Aaron Rodgers is my favorite quarterback because of his hail mary throwing ability, high level of awareness to free plays, hustle, and heart whether his team is up double digits or down in garbage time. His injury dealt a major blow to the Green Bay Packers (4-2). Rodgers is more valuable to the Packers offense than any other player is to his team’s offense in the NFL, kind of how the Cavs are trash without Lebron. Yet Rodgers’ injury has given Kaepernick’s fans the audacity to rally for the Green Bay Packers to sign Colin Kaepernick.

First, I feel the need to point out how impractical this is. Kaepernick hasn’t played this season. There is a strong possibility he is out of shape. But for the sake of this thought exercise, let’s assume he is in midseason form. He’s never played on the Packers much less a similar offense. These fans expect Kaepernick to learn the Packers’ system in a week. More ridiculously, they call on the Packers to sign an expensive backup quarterback(who may be out of shape) to a one year deal and throw him in their next game. If you believe this is a wise strategy, I have a bridge to sell you and a Nigerian online bank for you to invest in. It would take weeks to learn the Packers’ offense and develop a flow with the players.

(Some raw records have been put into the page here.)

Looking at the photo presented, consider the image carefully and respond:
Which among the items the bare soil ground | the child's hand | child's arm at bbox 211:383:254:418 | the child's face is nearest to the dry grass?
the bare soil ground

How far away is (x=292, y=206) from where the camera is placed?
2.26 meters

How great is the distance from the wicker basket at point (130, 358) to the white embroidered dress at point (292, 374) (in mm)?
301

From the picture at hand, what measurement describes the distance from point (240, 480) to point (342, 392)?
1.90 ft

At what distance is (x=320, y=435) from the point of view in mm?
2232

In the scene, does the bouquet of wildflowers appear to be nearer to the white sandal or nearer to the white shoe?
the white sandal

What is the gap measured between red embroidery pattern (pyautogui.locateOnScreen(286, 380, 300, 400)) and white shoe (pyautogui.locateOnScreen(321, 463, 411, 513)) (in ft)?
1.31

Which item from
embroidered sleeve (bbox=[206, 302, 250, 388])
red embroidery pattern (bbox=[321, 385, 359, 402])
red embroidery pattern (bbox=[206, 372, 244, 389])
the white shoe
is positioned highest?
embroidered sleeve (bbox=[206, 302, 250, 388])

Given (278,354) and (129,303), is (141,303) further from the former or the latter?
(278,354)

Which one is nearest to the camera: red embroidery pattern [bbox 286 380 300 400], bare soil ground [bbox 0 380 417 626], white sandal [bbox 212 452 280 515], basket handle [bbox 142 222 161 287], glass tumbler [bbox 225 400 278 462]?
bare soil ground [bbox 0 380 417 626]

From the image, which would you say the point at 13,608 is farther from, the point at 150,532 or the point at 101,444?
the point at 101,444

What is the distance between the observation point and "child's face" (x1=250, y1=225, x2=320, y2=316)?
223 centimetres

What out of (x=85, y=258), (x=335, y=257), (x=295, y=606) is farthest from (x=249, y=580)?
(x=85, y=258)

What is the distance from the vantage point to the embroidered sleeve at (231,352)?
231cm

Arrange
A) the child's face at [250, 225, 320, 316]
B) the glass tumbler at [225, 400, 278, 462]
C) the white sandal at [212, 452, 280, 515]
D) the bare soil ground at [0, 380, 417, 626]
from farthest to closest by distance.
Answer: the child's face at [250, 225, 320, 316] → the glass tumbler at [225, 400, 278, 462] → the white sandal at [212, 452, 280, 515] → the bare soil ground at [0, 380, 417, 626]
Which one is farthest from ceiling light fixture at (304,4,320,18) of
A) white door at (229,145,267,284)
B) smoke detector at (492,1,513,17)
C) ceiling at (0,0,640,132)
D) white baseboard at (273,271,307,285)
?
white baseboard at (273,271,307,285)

Meanwhile, the Packers have a guy whose job was to play in this exact scenario, Brett Hundley. Though his performance left much to be desired, the Packers are giving him the keys to the offense in the hopes they can make the playoffs for Rodgers to return. Bold strategy, Cotton. Let’s see if it pays off. Joe Callahan is the backup now, in case it doesn’t.

This shows just how ridiculous Kaepernick fans are sometimes. Sure there are worse quarterbacks out there, but they know the systems they’re in. How on earth is Kaepernick worth the risk much less the guarantee of alienating fans.

Flashback to Maurice Clarett

Ranking the biggest wastes of football talent, Maurice Clarett ranks 7th, in front of drug addict Josh Gordon and all around piece of garbage Rae Carruth(who thanks to the privilege of being famous got a lenient sentence). Maurice Clarett was a college stud who never saw a down in the NFL. His college years were ended quickly as things went south between him and Ohio State. Fresh out of college, Clarett sued the NFL in order to participate in the 2004 NFL draft. The NFL requires players be three years out of high school. Clarett won at the district level on the grounds that the NFL was a monopoly. He lost the appeal.

To finish the story, Clarett was eventually drafted in 2005 by the Denver Broncos. He was fat, unimpressive, and slow to recover from injury. Shortly after, he got arrested for robbery.

Proving Collusion

The Washington Times: Questions and Answers about Colin Kaepernick grievance

Generally, the precedent for owners colluding is to keep player salaries down. In Kaepernick’s case he would have to prove the owners conspired together.

It calls the league’s behavior regarding Kaepernick “suspicious,” ”unusual” and “bizarre.” But the seven-page document does not give any examples of how NFL owners worked together to keep him out. And that’s precisely the challenge of any collusion case.

Kaepernick has a clear preponderance of the evidence” burden of proof to overcome. Barry Bonds failed to prove collusion and he had a fair amount of circumstantial evidence.

Final Thoughts

Clarett sued for the chance to be in the NFL and lost. Kaepernick is filing a grievance for the same reason. While the cases aren’t exactly the same, one outcome is for certain, he will not play. At least, no court will make an NFL team like the Packers sign him. Whether he can get a court to shake the NFL for money so he can give to illegal immigrant organizations and BLM is another question, but all signs point towards him failing to build a case. There aren’t enough Russians in the football world to help build a collusion case for an activist judge to buy.